▶ Short exercise: Carry on the devlink dump selector thread from its final sentence onward, in the same style.

BTW, while for core patches, any machine pass is usually a good
predictor of full regression pass, that's not always the case. There's
a reason we run on about 15 machines plus simulation. Even if this had
"no issues", there would be value in getting full regression run.

I'm pulling this from the nightly again.
Jiri Pirko July 25, 2023, 8:07 a.m. UTC | #4
I see that this patchset got moved to "changes requested" in patchwork.
Why exacly? There was no comment so far. Petr's splat is clearly not
caused by this patchset.

Should I resubmit?

Thanks!

Thu, Jul 20, 2023 at 02:18:18PM CEST, jiri@resnulli.us wrote:
>From: Jiri Pirko <jiri@nvidia.com>
>
>Motivation:
>
>For SFs, one devlink instance per SF is created. There might be
>thousands of these on a single host. When a user needs to know port
>handle for specific SF, he needs to dump all devlink ports on the host
>which does not scale good.
>
>Solution:
>
>Allow user to pass devlink handle alongside the dump command
>and dump only objects which are under selected devlink instance.
>
>Introduce new attr DEVLINK_ATTR_DUMP_SELECTOR to nest the selection
>attributes. This way the userspace can use maxattr to tell if dump
>selector is supported by kernel or not.
>
>Assemble netlink policy for selector attribute. If user passes attr
>unknown to kernel, netlink validation errors out.
>
>Example:
>$ devlink port show
>auxiliary/mlx5_core.eth.0/65535: type eth netdev eth2 flavour physical port 0 splittable false
>auxiliary/mlx5_core.eth.1/131071: type eth netdev eth3 flavour physical port 1 splittable false
>
>$ devlink port show auxiliary/mlx5_core.eth.0
>auxiliary/mlx5_core.eth.0/65535: type eth netdev eth2 flavour physical port 0 splittable false
>
>$ devlink port show auxiliary/mlx5_core.eth.1
>auxiliary/mlx5_core.eth.1/131071: type eth netdev eth3 flavour physical port 1 splittable false
>
>This is done in patch #10
>
>Dependency:
>
>The DEVLINK_ATTR_DUMP_SELECTOR parsing is very suitable to be done
>once at the beginning of the dumping. Unfortunatelly, it is not possible
>to define start() and done() callbacks for netlink small ops.

▶ Raw data:

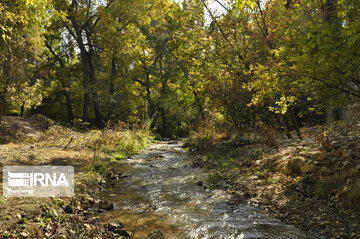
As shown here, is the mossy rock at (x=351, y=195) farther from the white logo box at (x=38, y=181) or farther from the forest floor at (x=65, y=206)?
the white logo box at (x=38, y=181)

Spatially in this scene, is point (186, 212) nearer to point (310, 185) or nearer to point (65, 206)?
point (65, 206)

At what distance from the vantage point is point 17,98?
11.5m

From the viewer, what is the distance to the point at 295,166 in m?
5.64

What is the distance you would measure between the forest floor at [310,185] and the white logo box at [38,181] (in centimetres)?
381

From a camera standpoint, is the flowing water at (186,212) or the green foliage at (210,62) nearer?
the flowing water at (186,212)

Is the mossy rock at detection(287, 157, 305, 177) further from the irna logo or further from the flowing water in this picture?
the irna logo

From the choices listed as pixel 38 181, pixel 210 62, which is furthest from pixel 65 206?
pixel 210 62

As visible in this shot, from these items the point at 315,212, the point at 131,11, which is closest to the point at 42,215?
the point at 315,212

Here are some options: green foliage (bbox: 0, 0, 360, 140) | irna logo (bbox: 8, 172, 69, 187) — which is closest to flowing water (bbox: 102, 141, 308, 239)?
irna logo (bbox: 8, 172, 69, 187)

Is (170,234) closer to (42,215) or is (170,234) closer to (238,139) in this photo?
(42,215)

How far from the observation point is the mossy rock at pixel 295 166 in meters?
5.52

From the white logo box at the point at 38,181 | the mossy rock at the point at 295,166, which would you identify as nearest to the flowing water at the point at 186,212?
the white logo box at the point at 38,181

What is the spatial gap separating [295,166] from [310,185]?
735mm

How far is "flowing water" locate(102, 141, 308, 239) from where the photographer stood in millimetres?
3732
* * *
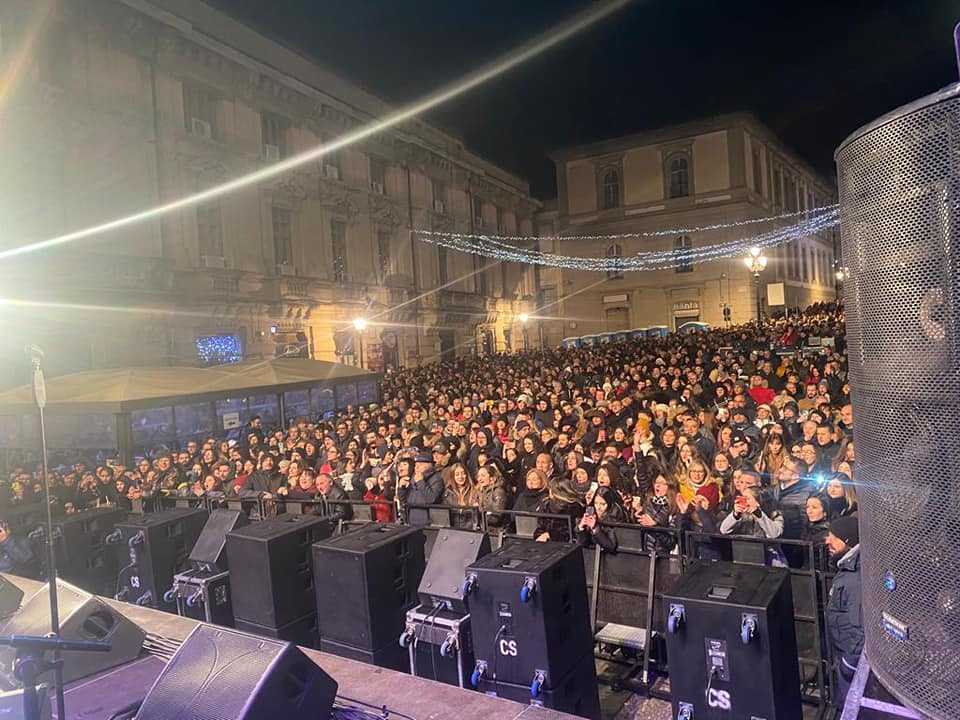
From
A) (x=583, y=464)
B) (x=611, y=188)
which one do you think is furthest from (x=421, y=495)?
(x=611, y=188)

▶ Exercise result:
>So all commands that use instance iterator for dumpit are converted to
>split ops. This is done in patch #1-9
>
>Extension:
>
>patch #11 extends the selector by port index for health reporter
>dumping.
>
>v1->v2:
>- the original single patch (patch #10) was extended to a patchset
>
>Jiri Pirko (11):
>  devlink: parse linecard attr in doit() callbacks
>  devlink: parse rate attrs in doit() callbacks
>  devlink: introduce __devlink_nl_pre_doit() with internal flags as
>    function arg
>  devlink: convert port get command to split ops
>  devlink: convert health reporter get command to split ops
>  devlink: convert param get command to split ops
>  devlink: convert trap get command to split ops
>  devlink: introduce set of macros and use it for split ops definitions
>  devlink: convert rest of the iterator dumpit commands to split ops
>  devlink: introduce dump selector attr and use it for per-instance
>    dumps
>  devlink: extend health reporter dump selector by port index
>
> include/uapi/linux/devlink.h |   2 +
> net/devlink/devl_internal.h  |  42 +++---
> net/devlink/health.c         |  21 ++-
> net/devlink/leftover.c       | 211 ++++++++--------------------
> net/devlink/netlink.c        | 263 ++++++++++++++++++++++++++++++-----
> 5 files changed, 333 insertions(+), 206 deletions(-)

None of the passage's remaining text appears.